**TASK LIST**
1) From the blog post about the trip to Japan, copy out the passage that begins at the words "The one with" and stops after the words "No particular reason.".
2) Write what comes next in the blog post about the trip to Japan, picking up right after its final sentence.

Sunday, March 29, 2009

The one with all the conclusions: part 3

The trip to Japan is nearing an end, and it's ending on a more positive note than it began. Why? No particular reason.

When I came, I planned for a 4-day trip. That morphed into a 6-day trip. After panicking, I regained my head. I stayed at the cheapest "hotel" I could find. I ate Subway every day, and had simple snacks from Japanese convenience stores. And on that note, the chicken here doesn't taste very good. It's kind of sticky, and moist, and a little skimpy on the meat. But it's cheap, at a buck a pop. And it goes well with that tangy cider they serve, which tastes like a hyperactive Sprite.

Today, finally, I went to the Korean consulate and applied for my visa. It was a long wait, which began on Thursday. I had received my visa number on Friday evening, too late to apply, thus being forced to wait till today.

The lovely lady whom I had seen at the consulate's reception desk was not there today. I had wanted to see her face again, for it was soft and sweet-looking. She had eyes as deep as a lake, with her hair pinned back, tight, the skin on her face taut and her cheeks aglow in red, like puddles flowing out of her dimples.

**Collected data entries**

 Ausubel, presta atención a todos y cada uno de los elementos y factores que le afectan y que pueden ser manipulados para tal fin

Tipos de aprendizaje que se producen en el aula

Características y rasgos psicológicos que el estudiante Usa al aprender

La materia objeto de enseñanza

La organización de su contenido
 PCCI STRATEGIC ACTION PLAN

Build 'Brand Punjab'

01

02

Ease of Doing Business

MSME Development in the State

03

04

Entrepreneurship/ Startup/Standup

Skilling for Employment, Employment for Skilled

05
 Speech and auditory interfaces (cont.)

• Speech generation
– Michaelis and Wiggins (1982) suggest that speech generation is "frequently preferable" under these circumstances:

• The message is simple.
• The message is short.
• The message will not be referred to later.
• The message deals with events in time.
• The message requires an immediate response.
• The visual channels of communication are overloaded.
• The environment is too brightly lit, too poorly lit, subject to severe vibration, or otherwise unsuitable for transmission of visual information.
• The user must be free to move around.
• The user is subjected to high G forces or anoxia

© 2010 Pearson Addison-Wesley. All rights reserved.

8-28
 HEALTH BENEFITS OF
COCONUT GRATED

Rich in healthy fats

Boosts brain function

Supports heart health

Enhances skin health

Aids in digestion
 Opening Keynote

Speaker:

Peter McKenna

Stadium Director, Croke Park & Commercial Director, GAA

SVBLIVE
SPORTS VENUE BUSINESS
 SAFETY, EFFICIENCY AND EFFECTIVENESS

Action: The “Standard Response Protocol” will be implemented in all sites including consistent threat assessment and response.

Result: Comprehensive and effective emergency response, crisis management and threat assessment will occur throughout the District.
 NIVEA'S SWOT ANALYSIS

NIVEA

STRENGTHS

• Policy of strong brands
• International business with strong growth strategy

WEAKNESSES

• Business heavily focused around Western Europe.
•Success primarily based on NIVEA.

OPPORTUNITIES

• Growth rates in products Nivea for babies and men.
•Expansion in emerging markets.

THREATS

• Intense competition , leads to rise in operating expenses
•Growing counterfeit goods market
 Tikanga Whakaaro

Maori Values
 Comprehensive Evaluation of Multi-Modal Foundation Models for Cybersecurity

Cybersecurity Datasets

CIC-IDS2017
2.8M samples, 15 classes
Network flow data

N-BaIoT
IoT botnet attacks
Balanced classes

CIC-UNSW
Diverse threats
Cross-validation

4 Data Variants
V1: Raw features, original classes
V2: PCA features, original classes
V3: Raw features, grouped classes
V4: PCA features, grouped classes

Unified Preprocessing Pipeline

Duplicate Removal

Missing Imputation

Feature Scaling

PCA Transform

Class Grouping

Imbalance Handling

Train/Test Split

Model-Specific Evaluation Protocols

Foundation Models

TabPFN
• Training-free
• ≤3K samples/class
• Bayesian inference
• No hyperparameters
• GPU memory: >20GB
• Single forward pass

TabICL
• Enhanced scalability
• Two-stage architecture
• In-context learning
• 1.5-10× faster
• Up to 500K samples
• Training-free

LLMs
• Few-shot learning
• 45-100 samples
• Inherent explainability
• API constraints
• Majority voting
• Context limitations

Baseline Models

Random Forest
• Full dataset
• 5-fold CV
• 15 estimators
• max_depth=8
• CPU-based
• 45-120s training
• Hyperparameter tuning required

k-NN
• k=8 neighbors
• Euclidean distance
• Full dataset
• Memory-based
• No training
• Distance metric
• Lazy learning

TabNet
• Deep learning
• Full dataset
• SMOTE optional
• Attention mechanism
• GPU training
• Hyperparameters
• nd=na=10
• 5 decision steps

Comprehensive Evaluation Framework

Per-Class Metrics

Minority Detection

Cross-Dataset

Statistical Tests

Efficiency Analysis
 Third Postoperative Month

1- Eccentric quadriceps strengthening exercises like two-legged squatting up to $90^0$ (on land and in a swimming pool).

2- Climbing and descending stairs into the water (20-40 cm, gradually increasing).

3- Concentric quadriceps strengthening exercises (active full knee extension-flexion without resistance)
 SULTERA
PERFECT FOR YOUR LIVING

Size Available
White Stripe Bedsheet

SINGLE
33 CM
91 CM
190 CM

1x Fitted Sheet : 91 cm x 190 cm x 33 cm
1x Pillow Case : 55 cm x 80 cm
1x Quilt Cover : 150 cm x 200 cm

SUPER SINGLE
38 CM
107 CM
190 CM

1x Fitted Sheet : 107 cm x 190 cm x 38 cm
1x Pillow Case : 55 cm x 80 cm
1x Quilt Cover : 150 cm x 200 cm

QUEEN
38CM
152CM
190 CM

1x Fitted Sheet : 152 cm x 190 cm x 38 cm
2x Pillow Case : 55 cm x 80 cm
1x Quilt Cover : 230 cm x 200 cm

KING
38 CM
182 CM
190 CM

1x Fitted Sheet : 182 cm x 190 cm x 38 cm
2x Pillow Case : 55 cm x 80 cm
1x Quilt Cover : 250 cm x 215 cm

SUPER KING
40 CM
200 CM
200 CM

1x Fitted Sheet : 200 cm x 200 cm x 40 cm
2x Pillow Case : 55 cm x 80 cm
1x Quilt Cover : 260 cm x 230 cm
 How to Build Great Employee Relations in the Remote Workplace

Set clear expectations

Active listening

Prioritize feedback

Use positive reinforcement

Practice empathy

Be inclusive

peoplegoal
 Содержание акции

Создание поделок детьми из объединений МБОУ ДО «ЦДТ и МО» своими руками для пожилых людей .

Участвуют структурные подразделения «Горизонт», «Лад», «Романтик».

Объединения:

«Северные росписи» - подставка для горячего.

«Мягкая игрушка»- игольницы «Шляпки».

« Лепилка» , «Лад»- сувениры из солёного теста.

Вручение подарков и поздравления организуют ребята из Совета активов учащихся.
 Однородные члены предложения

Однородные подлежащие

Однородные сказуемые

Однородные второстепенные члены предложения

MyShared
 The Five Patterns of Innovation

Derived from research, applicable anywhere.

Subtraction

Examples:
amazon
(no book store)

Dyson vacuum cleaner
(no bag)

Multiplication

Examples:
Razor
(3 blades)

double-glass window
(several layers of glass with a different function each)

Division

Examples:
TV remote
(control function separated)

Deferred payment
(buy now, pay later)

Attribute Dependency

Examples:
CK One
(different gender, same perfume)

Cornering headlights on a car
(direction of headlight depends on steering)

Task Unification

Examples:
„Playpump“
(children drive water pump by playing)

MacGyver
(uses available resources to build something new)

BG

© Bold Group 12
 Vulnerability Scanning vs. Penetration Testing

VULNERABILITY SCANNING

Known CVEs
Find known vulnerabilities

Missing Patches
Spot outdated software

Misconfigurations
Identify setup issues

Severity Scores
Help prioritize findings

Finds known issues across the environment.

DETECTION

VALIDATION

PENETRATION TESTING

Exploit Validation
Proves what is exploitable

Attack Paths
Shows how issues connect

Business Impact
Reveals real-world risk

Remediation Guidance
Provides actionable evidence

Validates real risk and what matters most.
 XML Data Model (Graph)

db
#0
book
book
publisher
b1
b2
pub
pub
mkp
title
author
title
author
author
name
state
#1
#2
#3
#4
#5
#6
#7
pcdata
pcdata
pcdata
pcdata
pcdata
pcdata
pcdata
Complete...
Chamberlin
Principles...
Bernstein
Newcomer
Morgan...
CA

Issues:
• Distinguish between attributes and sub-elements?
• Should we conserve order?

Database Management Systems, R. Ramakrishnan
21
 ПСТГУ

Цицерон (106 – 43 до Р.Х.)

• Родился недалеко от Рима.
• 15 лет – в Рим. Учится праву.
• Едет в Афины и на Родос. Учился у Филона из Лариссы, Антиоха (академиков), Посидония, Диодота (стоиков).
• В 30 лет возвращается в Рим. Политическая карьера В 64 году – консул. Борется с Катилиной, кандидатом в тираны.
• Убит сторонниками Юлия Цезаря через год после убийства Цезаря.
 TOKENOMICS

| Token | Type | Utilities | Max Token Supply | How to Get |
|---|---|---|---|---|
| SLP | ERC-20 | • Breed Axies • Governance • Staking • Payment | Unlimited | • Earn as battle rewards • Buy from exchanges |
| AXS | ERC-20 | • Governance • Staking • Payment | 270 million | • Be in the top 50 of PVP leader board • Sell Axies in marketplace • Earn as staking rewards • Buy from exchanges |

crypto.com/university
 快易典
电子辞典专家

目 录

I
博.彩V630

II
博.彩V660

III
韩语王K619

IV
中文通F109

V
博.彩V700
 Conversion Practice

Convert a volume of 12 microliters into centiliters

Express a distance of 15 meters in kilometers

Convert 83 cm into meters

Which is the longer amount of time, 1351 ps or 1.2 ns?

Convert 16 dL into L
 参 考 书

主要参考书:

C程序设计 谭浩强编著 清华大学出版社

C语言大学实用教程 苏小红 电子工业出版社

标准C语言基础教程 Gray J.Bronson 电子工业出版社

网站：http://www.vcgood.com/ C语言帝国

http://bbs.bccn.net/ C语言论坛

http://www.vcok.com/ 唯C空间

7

**RESPONSES PER TASK**
1)
The one with all the conclusions: part 3

The trip to Japan is nearing an end, and it's ending on a more positive note than it began. Why? No particular reason.

2)
Instead I was greeted professionally by a man, a blue blazer on, a bald spot lurking under the crown of his head. He told me all I needed to do, and I did it. There was another lady, with a mole just above her lip, who helped me finalize all the paperwork, and who told me to come tomorrow to pick up my visa and passport.

So I left, to wander again. Everything seems too far away from here, not worth the effort to travel to it. And the cost of a taxi is very high, enough to make me stay put. Which means this trip will not furnish many photographs -- though I have to admit that Japan is quite stunningly wonderful.

The one truly happy memory I take away from this trip, is the purchase of my first-ever vinyl record. I purchased Music From the Unrealized Film Script, Dusk at Cubist Castle, by the Olivia Tremor Control. I was hoping to find also some vinyl of Neutral Milk Hotel, Forever Changes and Blonde on Blonde -- but no such luck awaited me.

Now, even without a vinyl record player, I have begun my collection. And it will be great.

Tomorrow, then, I go back to Korea, land that I love. And life will begin in its usual way. Oh boy, I can't wait to see my students again.

Friday, March 27, 2009

I unlock my body and move msyelf to dance: part 2

Day 2 in Japan started with the unwelcome sight of the time. It was almost 10:00 a.m. as I pulled up the curtain of my cube, unveiling the soft lights of a dozen 30-watt bulbs scattered down the hall; and directly across from me an empty hole, which another, smarter man had vacated -- and surely with enough time to avoid the penalty for staying past check-out time.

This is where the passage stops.